Reading passage
The ruling follows a September judgment that sentenced all five group members in absentia to up to 13 years in prison.
Russian authorities have branded the anti-Kremlin feminist punk band Pussy Riot as an extremist organisation.
The ruling by a court in Moscow on Monday officially bans the group’s activities inside Russia.
The latest move follows a judgment in September in which all five members of Pussy Riot were sentenced in absentia by the Basmanny district court. That saw prison terms handed down ranging from eight to 13 years, after judges found the band guilty of spreading false information about the Russian army.
Pussy Riot rejected those charges, describing them as politically motivated.
In a statement following the conviction earlier this year, group member Diana Burkot told Rolling Stone: “The full-scale war against Ukraine has been going on for more than three years. And I continue to believe: Ukraine must win, and Putin must face trial in The Hague.”

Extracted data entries

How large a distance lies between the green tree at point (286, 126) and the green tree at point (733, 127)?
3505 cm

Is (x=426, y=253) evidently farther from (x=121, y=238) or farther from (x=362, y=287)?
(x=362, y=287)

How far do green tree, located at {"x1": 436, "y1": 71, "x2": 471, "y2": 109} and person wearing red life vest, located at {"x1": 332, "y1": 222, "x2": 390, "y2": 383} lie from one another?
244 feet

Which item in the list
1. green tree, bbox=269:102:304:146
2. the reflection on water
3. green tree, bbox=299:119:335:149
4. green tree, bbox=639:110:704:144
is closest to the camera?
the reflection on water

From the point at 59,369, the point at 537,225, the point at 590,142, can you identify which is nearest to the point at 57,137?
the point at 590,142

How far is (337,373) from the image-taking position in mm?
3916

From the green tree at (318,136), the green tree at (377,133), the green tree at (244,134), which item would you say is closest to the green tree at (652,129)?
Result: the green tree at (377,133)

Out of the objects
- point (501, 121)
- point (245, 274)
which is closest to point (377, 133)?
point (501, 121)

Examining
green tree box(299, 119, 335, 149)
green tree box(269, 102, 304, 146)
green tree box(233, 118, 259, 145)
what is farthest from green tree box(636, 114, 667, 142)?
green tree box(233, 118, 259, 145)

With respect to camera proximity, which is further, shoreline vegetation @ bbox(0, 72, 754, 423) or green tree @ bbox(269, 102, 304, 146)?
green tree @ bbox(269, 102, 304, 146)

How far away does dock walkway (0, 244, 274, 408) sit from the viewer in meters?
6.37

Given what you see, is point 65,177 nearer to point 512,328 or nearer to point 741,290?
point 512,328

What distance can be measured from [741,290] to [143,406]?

Tasks for this exercise
• a. Reproduce the passage of the Pussy Riot article from "The ruling follows" up to and including "the Russian army.".
• b. Continue the article on Pussy Riot's extremist designation, starting after its last sentence.

Answers for each item
• a.
The ruling follows a September judgment that sentenced all five group members in absentia to up to 13 years in prison.
Russian authorities have branded the anti-Kremlin feminist punk band Pussy Riot as an extremist organisation.
The ruling by a court in Moscow on Monday officially bans the group’s activities inside Russia.
The latest move follows a judgment in September in which all five members of Pussy Riot were sentenced in absentia by the Basmanny district court. That saw prison terms handed down ranging from eight to 13 years, after judges found the band guilty of spreading false information about the Russian army.

• b.
Burkot added: “The Russian government is a textbook example of patriarchy – the worst kind of abuser: a tyrant, a narcissist, a gaslighter, a toxic manipulator who lives off the destruction of others’ will.”
Pussy Riot shot to global fame in 2012 after staging a protest against President Vladimir Putin inside Moscow’s Cathedral of Christ the Saviour. Since then, the group has emerged as a symbol of anti-Kremlin protest and opposes Moscow’s war in Ukraine.